**Source extract:**

---*---

We had a clear deck, so tangles were not a problem. Clear, the child is still attended.


----------



## scottyt

sorry for the high jack shawn.

as for the harness does anybody make a pfd for kids with a built in harness, or seen a strong lifting handle a tether could be attached to? doing a harness and a separate pfd seems like it could get annoying to all involved


----------



## T37Chef

I've also been hoping for Mustang or someone to manufacturer a inflatable PFD, with and without harness? The Mustang rep at the boat show last fall said its in the works...anyone heard any updates?


----------



## sailingdog

Might want to look at the Mustang series of PFDs. IIRC, CD likes them quite a bit...


scottyt said:


> sorry for the high jack shawn.
> 
> as for the harness does anybody make a pfd for kids with a built in harness, or seen a strong lifting handle a tether could be attached to? doing a harness and a separate pfd seems like it could get annoying to all involved


----------



## Dockhead

scottyt said:


> sorry for the high jack shawn.
> 
> as for the harness does anybody make a pfd for kids with a built in harness, or seen a strong lifting handle a tether could be attached to? doing a harness and a separate pfd seems like it could get annoying to all involved


Crewsaver "Seababy". That's what we use. I wouldn't have a life jacket on boardwithout an integral harness. In this case, the harness attaches to the back, so you can haul the tot back on board by main force if necessary.

---*---

**Recorded information:**
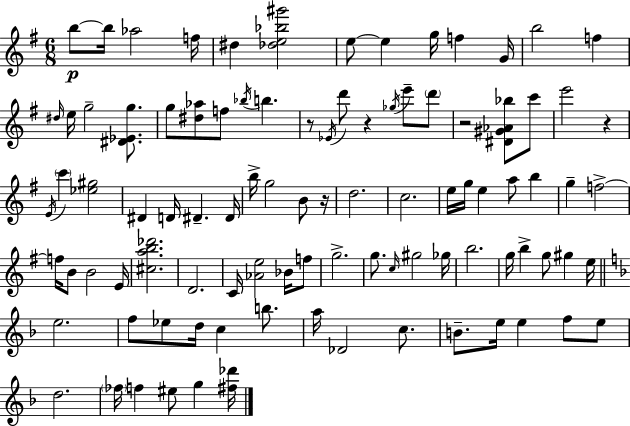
B5/e B5/s Ab5/h F5/s D#5/q [Db5,E5,Bb5,G#6]/h E5/e E5/q G5/s F5/q G4/s B5/h F5/q D#5/s E5/s G5/h [D#4,Eb4,G5]/e. G5/e [D#5,Ab5]/e F5/e Bb5/s B5/q. R/e Eb4/s D6/e R/q Gb5/s E6/e D6/e R/h [D#4,G#4,Ab4,Bb5]/e C6/e E6/h R/q E4/s C6/q [Eb5,G#5]/h D#4/q D4/s D#4/q. D#4/s B5/s G5/h B4/e R/s D5/h. C5/h. E5/s G5/s E5/q A5/e B5/q G5/q F5/h F5/s B4/e B4/h E4/s [C#5,A5,B5,Db6]/h. D4/h. C4/s [Ab4,E5]/h Bb4/s F5/e G5/h. G5/e. C5/s G#5/h Gb5/s B5/h. G5/s B5/q G5/e G#5/q E5/s E5/h. F5/e Eb5/e D5/s C5/q B5/e. A5/s Db4/h C5/e. B4/e. E5/s E5/q F5/e E5/e D5/h. FES5/s F5/q EIS5/e G5/q [F#5,Db6]/s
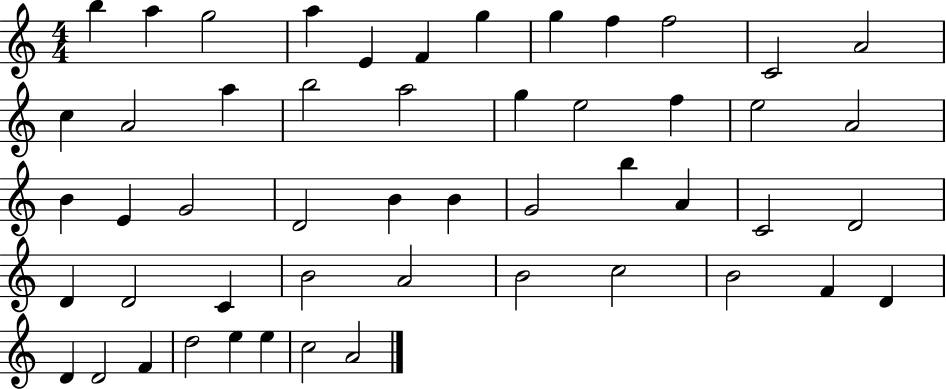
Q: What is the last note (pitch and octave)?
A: A4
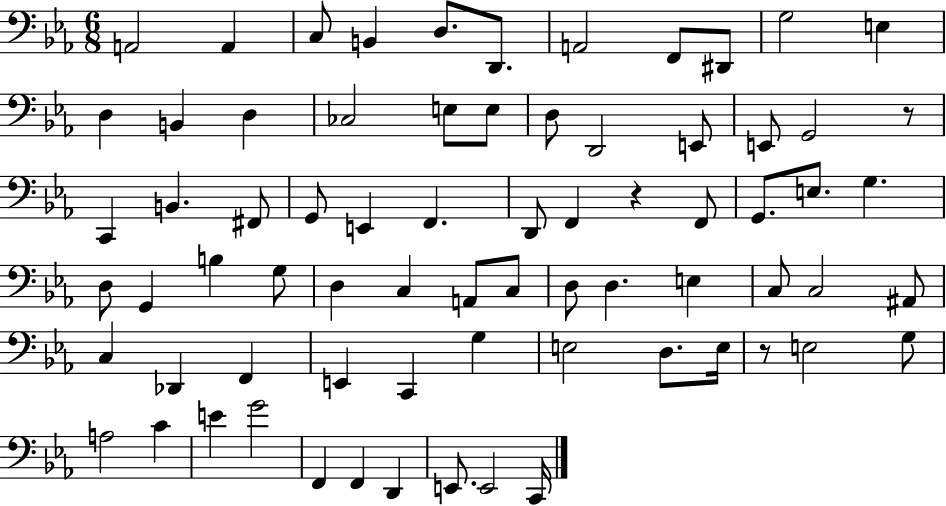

---*---

**Required work:**
a) In the forum thread, where does the harness on the Crewsaver "Seababy" attach?
b) Transcribe the forum thread from "## Dockhead" up to and including "force if necessary.".
c) Give the username at the top of each post in the forum thread.
The listing above is separate from the forum thread.

**Answers to each task:**
a) It attaches to the back.

b)
## Dockhead

scottyt said:


> sorry for the high jack shawn.
> 
> as for the harness does anybody make a pfd for kids with a built in harness, or seen a strong lifting handle a tether could be attached to? doing a harness and a separate pfd seems like it could get annoying to all involved


Crewsaver "Seababy". That's what we use. I wouldn't have a life jacket on boardwithout an integral harness. In this case, the harness attaches to the back, so you can haul the tot back on board by main force if necessary.

c)
scottyt
T37Chef
sailingdog
Dockhead